16.07.2020, von A. Hasenöhrl/K. Krause

Tiefbauunfälle

Retten und bergen verschütteter Personen sowie Notinstandsetzung sind Kernaufgaben des THW. So stand vergangenen Donnerstag das Thema Tiefbauunfälle auf dem Dienstplan.

Nach einer kurzen Theorieeinheit zu den Grundlagen, ging es für die Helfer ans Eingemachte. Der Ausbilder hatte mit der Rettungsspinne einen 3 Meter tiefen, 3 Meter langen und 80cm breiten ungesicherten Graben am Gelände der THW Unterkunft angelegt. „Herr Holzmann“ (die hölzerne Übungspuppe) war bei Grabarbeiten in den Schacht abgestürzt und musste nun gerettet werden.

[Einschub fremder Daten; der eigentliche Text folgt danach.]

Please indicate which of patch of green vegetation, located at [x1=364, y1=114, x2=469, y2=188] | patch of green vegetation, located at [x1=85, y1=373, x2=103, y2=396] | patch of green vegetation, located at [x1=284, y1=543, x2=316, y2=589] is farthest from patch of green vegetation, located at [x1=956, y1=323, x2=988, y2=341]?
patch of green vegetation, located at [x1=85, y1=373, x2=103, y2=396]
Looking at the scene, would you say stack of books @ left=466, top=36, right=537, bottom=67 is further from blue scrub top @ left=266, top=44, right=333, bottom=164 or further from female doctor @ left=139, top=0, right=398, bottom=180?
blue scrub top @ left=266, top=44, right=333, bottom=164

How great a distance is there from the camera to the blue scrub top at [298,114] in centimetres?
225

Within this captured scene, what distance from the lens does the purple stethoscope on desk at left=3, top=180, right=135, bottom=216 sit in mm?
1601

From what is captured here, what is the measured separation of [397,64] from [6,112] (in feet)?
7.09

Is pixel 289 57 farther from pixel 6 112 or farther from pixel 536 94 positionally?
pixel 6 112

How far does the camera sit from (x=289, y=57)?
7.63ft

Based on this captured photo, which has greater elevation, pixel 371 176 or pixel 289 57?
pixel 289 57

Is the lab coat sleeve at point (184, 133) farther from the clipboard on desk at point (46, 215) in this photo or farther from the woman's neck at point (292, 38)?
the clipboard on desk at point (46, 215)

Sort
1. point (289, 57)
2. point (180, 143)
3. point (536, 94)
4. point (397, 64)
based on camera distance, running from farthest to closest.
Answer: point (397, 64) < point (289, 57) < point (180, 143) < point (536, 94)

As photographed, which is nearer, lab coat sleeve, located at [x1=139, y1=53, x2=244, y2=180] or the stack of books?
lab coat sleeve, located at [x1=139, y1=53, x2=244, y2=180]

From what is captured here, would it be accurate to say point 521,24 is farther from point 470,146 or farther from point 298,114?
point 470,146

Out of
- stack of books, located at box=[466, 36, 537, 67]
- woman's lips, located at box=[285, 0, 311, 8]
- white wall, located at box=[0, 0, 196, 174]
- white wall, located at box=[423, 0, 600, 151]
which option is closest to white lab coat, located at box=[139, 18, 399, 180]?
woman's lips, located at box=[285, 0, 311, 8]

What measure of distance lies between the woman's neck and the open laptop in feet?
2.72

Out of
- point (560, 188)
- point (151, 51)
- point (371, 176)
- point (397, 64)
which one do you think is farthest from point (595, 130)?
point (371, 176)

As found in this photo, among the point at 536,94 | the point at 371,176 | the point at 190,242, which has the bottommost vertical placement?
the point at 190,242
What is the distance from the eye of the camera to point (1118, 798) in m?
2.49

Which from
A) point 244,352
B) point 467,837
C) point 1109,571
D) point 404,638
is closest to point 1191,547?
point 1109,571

Um die Grube sicher betreten zu können, wurde mit den Mitteln des GKW1 ein senkrechter Schachtverbau erstellt. Der Bodenaufbau besteht an der Stelle aus ca. 50cm Humus Oberboden und darunter Kies, was dazu führte, dass immer wieder Kies nachrutschte. Da es in Strömen regnete und langsam dunkel wurde, musste besonders auf eine strukturierte Geräte- und Materialablage geachtet werden. Um 21:00 Uhr war der Verbau fertig gestellt und Herr Holzmann konnte mit der Bergeschleppe gerettet werden. Anschließend galt es, das Material wieder zu säubern, trockenzulegen und im GKW zu verstauen um die Einsatzbereitschaft wiederherzustellen.